The estate is managed by the Key Trust of Portland, which gave HOPE a one-year notice prior to terminating an agreement between the two to use the building. Hamilton said additional costs imposed on the trust by the Sarbanes-Oxley Act, a bill passed by the United States Congress for corporate reform, led to the decision.

The organization held space at the Mildred M. Fox School on East Main Street in Paris, a former elementary school, before receiving the offer from the Progress Center. Hamilton said Larry Jordan, a maintenance worker at the center, suggested that HOPE move in after Hamilton gave a speech at the Rotary Club.

Hamilton donated a peace pole that had formerly been on the lawn at 52 High St. to SAD 17 to be placed at the Oxford Hills Comprehensive High School.

Hamilton said he is interested in creating HOPE as a regional organization.
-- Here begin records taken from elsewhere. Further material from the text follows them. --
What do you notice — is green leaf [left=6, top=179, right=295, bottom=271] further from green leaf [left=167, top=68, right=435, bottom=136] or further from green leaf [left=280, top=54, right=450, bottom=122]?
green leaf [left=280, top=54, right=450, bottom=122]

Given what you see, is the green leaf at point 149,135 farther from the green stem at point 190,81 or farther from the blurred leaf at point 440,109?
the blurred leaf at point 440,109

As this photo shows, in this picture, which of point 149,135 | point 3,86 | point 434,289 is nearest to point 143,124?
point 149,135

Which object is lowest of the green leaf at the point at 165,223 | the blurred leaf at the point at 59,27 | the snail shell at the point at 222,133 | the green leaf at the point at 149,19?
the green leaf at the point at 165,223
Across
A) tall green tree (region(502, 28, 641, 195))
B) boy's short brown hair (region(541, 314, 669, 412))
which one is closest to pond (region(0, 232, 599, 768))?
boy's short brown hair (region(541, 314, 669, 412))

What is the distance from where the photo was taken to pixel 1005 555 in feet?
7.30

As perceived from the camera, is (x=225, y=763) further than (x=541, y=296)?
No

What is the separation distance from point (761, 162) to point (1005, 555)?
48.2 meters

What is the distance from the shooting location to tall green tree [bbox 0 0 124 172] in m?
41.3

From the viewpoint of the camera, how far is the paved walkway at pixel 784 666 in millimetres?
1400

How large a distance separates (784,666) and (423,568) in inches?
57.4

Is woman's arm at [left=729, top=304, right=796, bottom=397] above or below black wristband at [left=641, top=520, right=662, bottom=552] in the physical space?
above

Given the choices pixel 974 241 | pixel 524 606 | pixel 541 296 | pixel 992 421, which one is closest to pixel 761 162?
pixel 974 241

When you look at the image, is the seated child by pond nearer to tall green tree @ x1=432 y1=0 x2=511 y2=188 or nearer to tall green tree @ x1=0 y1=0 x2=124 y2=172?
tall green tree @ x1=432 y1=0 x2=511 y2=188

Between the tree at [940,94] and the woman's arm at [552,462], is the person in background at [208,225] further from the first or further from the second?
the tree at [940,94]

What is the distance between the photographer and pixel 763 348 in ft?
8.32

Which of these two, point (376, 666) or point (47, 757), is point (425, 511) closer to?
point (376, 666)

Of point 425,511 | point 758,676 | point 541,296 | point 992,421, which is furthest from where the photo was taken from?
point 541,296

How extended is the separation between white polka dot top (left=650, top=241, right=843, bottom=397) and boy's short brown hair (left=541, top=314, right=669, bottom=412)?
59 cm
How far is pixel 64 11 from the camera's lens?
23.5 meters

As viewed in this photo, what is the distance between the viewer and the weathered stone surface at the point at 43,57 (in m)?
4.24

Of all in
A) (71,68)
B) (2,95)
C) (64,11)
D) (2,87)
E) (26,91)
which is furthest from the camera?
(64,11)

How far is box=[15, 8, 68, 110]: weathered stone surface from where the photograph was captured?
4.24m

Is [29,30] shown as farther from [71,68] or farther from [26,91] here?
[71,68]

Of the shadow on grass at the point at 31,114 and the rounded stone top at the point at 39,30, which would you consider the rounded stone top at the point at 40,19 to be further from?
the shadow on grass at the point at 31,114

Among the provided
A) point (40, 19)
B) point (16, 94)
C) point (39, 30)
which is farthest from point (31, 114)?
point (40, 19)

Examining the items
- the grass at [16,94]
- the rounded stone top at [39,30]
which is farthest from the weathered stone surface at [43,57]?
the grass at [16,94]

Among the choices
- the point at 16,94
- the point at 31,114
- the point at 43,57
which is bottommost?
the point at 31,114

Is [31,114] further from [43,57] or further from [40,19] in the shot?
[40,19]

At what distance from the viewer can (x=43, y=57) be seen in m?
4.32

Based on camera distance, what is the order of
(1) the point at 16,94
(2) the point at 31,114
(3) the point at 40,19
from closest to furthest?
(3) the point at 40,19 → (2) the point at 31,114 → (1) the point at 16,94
He said that while the organization is seeking to purchase the former Center for Hope and Healing at 52 High St., it could maintain the office space at the Progress Center.

“We’re delighted to stay here forever,” Hamilton said.

The organization holds three HOPE meetings in Maine every week, including one every Thursday at 4 p.m. that will take place at the Progress Center office. Hamilton said other rooms in the center will also be available for HOPE’s meetings if they are not being used by the center for other purposes.